→ **WHAT IS NEEDED**:
Transcribe precisely those lines of the listing that fall between the line containing "What spatial distance" and the last line, inclusive of both.

→ **Records**:
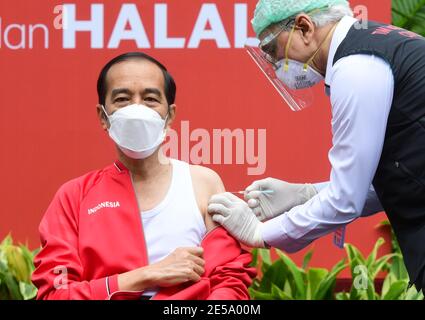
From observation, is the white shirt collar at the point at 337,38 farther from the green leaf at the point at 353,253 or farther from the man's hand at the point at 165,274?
the green leaf at the point at 353,253

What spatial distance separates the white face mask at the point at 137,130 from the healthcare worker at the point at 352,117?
28 cm

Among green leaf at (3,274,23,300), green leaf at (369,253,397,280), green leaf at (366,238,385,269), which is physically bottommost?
green leaf at (3,274,23,300)

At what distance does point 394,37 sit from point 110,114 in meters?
0.96

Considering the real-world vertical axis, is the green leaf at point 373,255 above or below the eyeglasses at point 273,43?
below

→ **EXPECTED ANSWER**:
What spatial distance separates the white face mask at the point at 137,130 from the healthcare worker at the point at 352,117?
28 cm

Among green leaf at (3,274,23,300), green leaf at (369,253,397,280), green leaf at (366,238,385,269), which is physically bottommost?
green leaf at (3,274,23,300)

At what distance does point 394,37 sit from point 110,114 in meters?
0.96

Considering the real-world vertical axis, is the green leaf at point 373,255 above or below the eyeglasses at point 273,43?
below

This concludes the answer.